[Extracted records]
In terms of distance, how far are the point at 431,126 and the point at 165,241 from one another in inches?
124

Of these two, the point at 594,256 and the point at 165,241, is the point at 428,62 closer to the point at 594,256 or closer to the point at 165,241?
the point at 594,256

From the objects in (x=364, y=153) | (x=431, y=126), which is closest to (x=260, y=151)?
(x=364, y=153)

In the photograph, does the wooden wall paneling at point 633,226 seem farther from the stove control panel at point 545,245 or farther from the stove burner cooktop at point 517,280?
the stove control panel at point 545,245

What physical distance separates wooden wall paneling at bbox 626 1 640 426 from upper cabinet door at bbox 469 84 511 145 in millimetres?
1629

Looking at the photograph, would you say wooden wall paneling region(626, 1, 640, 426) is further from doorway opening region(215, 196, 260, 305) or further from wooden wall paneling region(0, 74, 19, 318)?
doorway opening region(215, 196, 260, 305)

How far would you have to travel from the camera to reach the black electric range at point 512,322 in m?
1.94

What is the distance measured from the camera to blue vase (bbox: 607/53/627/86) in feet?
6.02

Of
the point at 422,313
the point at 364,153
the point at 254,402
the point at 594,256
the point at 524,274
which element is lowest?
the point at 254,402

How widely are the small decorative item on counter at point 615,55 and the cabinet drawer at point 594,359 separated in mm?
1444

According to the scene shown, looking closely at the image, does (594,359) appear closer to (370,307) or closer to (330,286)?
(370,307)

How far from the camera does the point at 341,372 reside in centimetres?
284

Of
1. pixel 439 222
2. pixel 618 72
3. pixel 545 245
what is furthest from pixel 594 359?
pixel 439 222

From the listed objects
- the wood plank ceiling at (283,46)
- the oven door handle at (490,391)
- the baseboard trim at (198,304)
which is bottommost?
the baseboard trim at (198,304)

* **What the task asks**:
Print the stretch of the data from the line containing "How far would" through the end of the data, including both ends, with every line reproduced unchanged.

* **Result for this task**:
How far would you have to travel from the camera to reach the black electric range at point 512,322 in m?
1.94

What is the distance measured from the camera to blue vase (bbox: 607/53/627/86) in feet?
6.02

Of
the point at 422,313
the point at 364,153
the point at 254,402
the point at 594,256
the point at 524,274
which element is lowest?
the point at 254,402

How widely are the small decorative item on counter at point 615,55 and the cabinet drawer at point 594,359 separated in mm?
1444

According to the scene shown, looking closely at the image, does (594,359) appear closer to (370,307) or closer to (330,286)?
(370,307)

How far from the camera does the point at 341,372 reside in centimetres?
284

Of
1. pixel 439 222
2. pixel 618 72
3. pixel 545 245
what is furthest from pixel 594 359?
pixel 439 222

From the listed objects
- the wood plank ceiling at (283,46)
- the oven door handle at (490,391)
- the baseboard trim at (198,304)
which is bottommost?
the baseboard trim at (198,304)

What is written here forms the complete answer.